═══ KUTIPAN BACAAN
Peneliti dari Pusat Kajian Antikorupsi (Pukat) Universitas Gadjah Mada, Zaenur Rohman, sependapat dengan Fickar. Zaenur menyarankan Polda Metro Jaya menetapkan tersangka lebih dulu, lalu menggelar supervisi dengan KPK. Sebab, perkara yang ditangani Polda ini rentan konflik kepentingan dengan pimpinan KPK, khususnya Firli Bahuri.

“Kalau dari sekarang dilakukan supervisi, justru ada potensi konflik kepentingan karena yang sedang diperiksa adalah pimpinan KPK itu sendiri,” kata Zaenur.

Menurut Zaenur, jadwal pelaksanaan supervisi ini menjadi sangat penting dalam penanganan perkara korupsi di Polda tersebut. Ketika Polda menetapkan Firli sebagai tersangka lebih dulu, otomatis mantan Kepala Badan Pemeliharaan Keamanan Polri itu akan nonaktif dari jabatan pimpinan KPK. Dengan demikian, Firli tak mungkin menyalahgunakan kewenangan ataupun mempengaruhi perkara.
══════
Tolong sebutkan semua nama orang yang muncul dalam kutipan tentang supervisi perkara KPK di atas. Item berikut tidak diperlukan.
═══ DATA TERCATAT
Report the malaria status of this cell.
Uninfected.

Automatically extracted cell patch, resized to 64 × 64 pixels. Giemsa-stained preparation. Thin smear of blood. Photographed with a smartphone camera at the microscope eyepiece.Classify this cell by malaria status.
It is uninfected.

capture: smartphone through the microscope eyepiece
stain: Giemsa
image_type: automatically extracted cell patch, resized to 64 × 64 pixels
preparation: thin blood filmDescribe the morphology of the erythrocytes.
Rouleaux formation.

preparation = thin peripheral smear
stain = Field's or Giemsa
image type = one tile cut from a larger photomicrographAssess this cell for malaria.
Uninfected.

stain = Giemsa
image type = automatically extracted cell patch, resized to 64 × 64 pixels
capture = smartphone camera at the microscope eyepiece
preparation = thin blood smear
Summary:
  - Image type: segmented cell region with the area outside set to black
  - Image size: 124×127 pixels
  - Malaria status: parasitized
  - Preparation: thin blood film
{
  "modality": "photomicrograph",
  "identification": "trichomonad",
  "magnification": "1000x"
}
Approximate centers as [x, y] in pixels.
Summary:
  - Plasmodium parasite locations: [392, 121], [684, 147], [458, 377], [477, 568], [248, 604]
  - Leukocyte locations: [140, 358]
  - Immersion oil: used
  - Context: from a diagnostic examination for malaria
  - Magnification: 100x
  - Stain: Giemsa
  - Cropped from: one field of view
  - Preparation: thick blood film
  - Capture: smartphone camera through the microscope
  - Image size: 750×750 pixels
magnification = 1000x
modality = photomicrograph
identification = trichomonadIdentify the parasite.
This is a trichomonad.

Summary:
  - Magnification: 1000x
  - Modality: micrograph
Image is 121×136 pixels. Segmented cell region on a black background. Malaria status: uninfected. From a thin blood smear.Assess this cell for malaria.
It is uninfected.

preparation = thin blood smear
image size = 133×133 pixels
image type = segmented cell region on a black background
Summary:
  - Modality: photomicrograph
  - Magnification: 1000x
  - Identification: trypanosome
══════
JAWABAN
Zaenur Rohman, Fickar, Firli Bahuri